Cette semaine je vous emmène voir un artiste atypique et majeur du XXème siècle qui a pris ses quartiers au Centre Pompidou, vous l’avez peut-être deviné, il s’agit de Paul Klee.

Son art est coloré et plus compliqué qu’il n’y parait mais sympathique à regarder même pour quelqu’un comme moi qui aux premiers abords n’est pas sensible sensible à l’art contemporain, surtout quand cela devient trop « compliqué ».   230 œuvres ont été réunies et exposées de manière thématique afin de montrer l’ironie dont use Klee pour dénoncer ses contemporains, de ses débuts satiriques à la dénonciation de la montée du nazisme en Allemagne. « Nul n’a besoin d’ironiser à mes dépens, je m’en charge moi-même » disait-il, ce qui témoigne selon la commissaire de l’exposition d’une certaine distance avec son environnement notamment avec les autres mouvements artistiques que sont le cubisme, le constructivisme ou le dadaïsme.

Ce point de vue adopté par le Centre Pompidou pour aborder l’art de Paul Klee permet de circuler dans l’exposition avec une certaine légèreté à travers des œuvres souvent pleine d’humour.
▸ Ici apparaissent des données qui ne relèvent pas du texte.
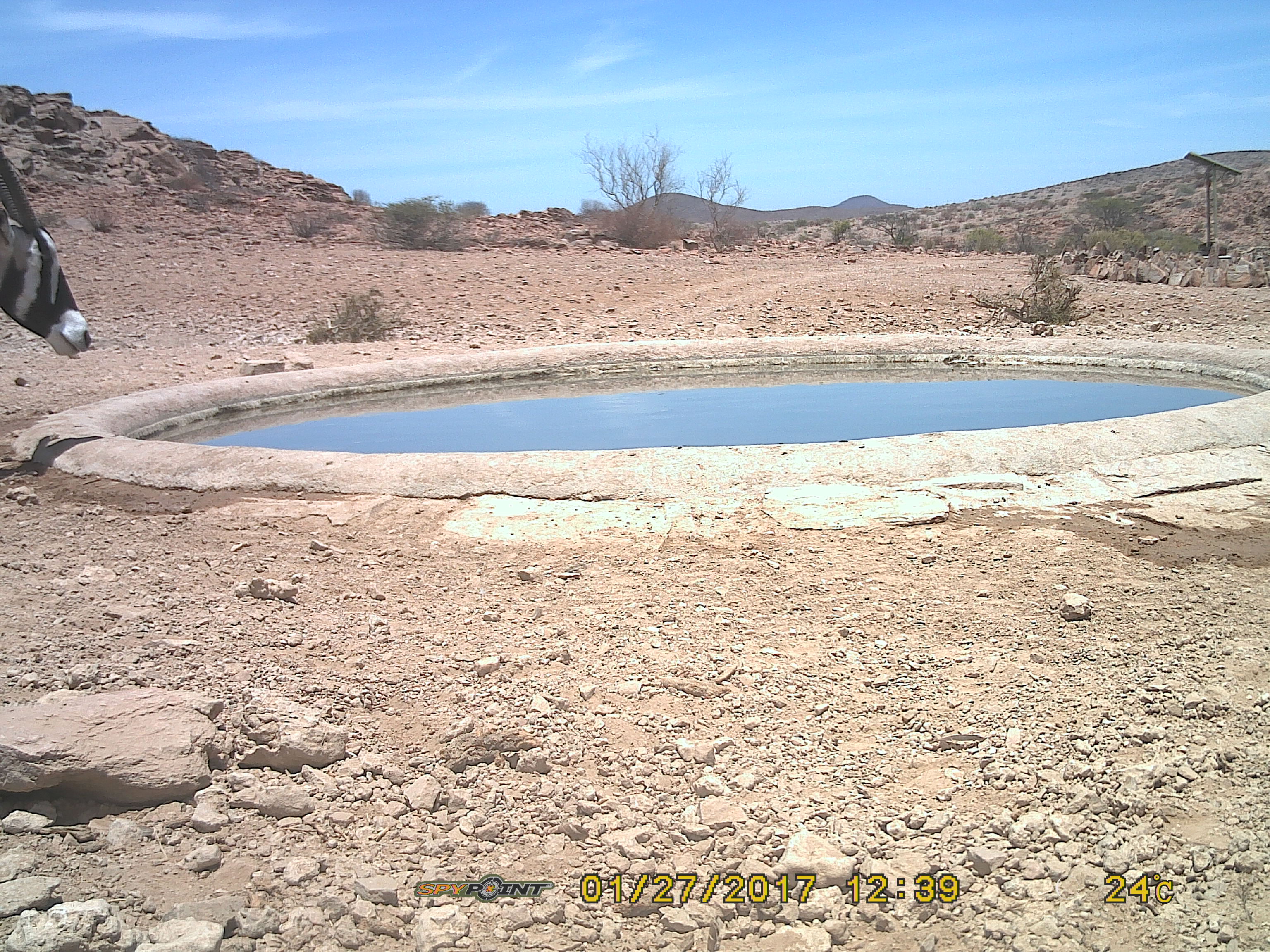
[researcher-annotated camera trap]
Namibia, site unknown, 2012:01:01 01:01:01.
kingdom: Animalia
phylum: Chordata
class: Mammalia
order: Artiodactyla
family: Bovidae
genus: Oryx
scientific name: Oryx gazella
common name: gemsbok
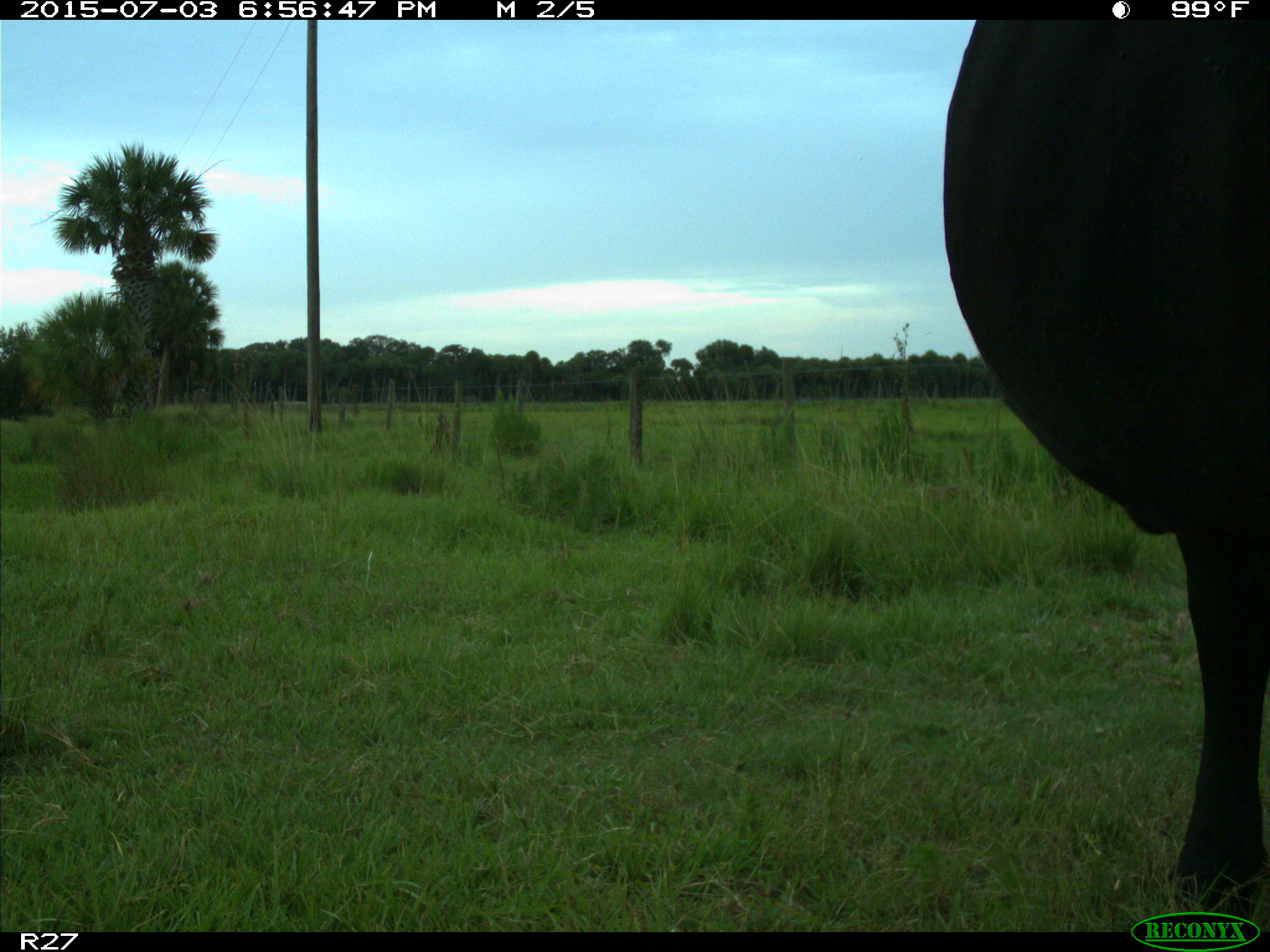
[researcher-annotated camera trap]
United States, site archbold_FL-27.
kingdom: Animalia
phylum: Chordata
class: Mammalia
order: Artiodactyla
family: Bovidae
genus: Bos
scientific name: Bos taurus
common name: domestic cow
Ainsi dès ses débuts son ironie est une démarche artistique en soit, la satire étant une manière de dépasser le fait qu’un artiste soit souvent obligé de copier les anciens pour se former, notamment l’Antiquité classique. Loin des corps magnifiés académiques, Klee de son côté les déforme de façon grotesque à travers une série de gravure, Les Inventions.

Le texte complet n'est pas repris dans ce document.